» **PROMPT**
Copy the World Trade Center transcript below word for word, starting at "NARRATOR: But for" and ending at "his greatest achievement.".

» **SELECTED PASSAGE**
NARRATOR: In the meantime, what is left is a fierce human tragedy and thousands of people trying to come to terms with it.

BRIAN CLARK: We lost 61 dear friends that we worked with and laughed with for years. I'm deeply saddened that they aren't here.

BILL FORNEY: You know, it scares me to think about going into a tall building. One of the big visions that I have is that the building is going to fall. And in the past I probably would have written that vision off, thinking that could never happen. But now I know that it can happen.

MIKE MELDRUM: I ride the ferry home at night and I still find it hard to believe that these buildings are missing. I can't explain what happened. I can't explain why anybody would go to that extent. I can't explain how we walked out of that building.

NARRATOR: But for Leslie Robertson, the man who built the World Trade Center, there is a special kind of torture: his office overlooks what was once his greatest achievement.

» **INFORMATION SUPPLIED**
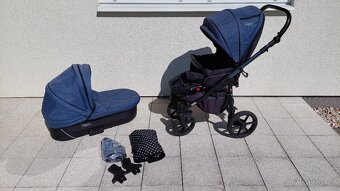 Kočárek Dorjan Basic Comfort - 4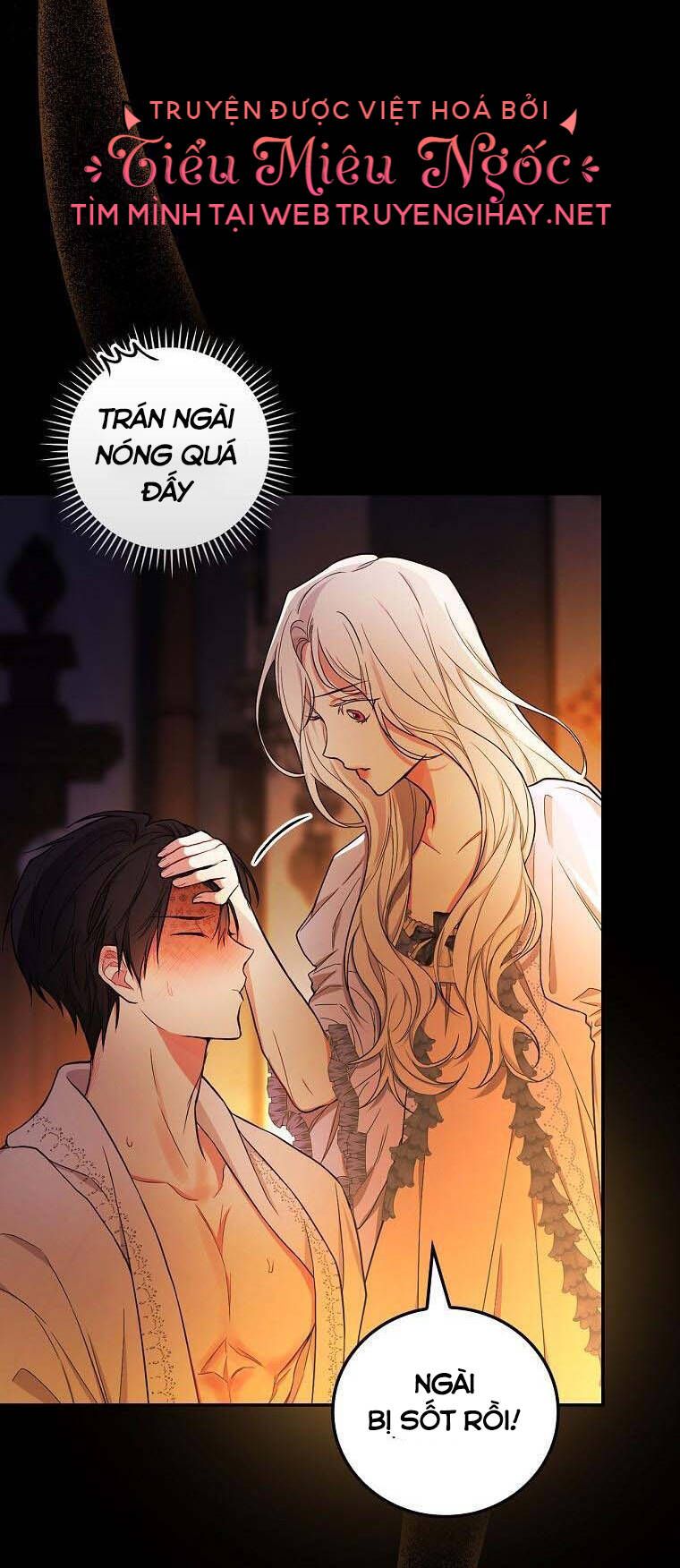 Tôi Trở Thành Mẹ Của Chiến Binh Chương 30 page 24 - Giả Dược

» **WRITTEN REPLY**
NARRATOR: But for Leslie Robertson, the man who built the World Trade Center, there is a special kind of torture: his office overlooks what was once his greatest achievement.